Strong STMP-crosslinked lignin/chitosan hydrogel films with enhanced aqueous stability and bioactivity for active food packaging.

Plastic pollution has intensified globally due to the widespread use of non-biodegradable packaging materials. Conventional passive plastics lack adaptive functionality, limiting their preservation efficiency. Although biopolymer-based hydrogels offer biodegradability, film-forming ability, and intrinsic bioactivity, their instability in aqueous environments restricts application in high-moisture foods such as meat. In this study, lignin extracted from sugarcane tops via acid-alkali treatment was incorporated with chitosan films to enhance antioxidant, antimicrobial, UV-blocking, and mechanical performance. The films were air dried at 25 °C, eliminating the high temperature pre-oven conventional drying.
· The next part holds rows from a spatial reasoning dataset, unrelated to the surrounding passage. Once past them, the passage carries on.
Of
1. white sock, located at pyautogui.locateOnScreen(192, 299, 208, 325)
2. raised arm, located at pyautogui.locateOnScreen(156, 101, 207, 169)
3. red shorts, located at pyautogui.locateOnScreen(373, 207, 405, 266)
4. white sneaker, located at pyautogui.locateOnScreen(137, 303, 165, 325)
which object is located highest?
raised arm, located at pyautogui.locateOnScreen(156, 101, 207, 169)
Crosslinking was achieved using food-grade sodium trimetaphosphate (STMP) and glycerol as a plasticizer and further cured at 25 °C under 80% RH. The films treated with 1% (w/v) STMP for 15 min showed optimal performance, exhibiting 89.89% radical scavenging activity, significant UV shielding, antimicrobial activity against E. coli, and tensile strength of 44.14 MPa with 158.12% of elongation. The film retained its integrity in ethanol (10% v/v), acetic acid (3% v/v), and distilled water. During chicken breast storage at 25 °C, the CL-0.8Lig/3Cht film-maintained pH, moisture, and protein stability and significantly reduced microbial load over five days. Hence, the present work integrates agri-residue-derived lignin, non-toxic food grade phosphate crosslinking, and mild ambient curing to develop a multifunctional biodegradable hydrogel film specifically engineered for moisture-rich meat packaging applications. These results demonstrate the potential of biomass waste valorization to enable cleaner and more sustainable food preservation, providing a functional alternative to petrochemical plastics within a circular economy framework.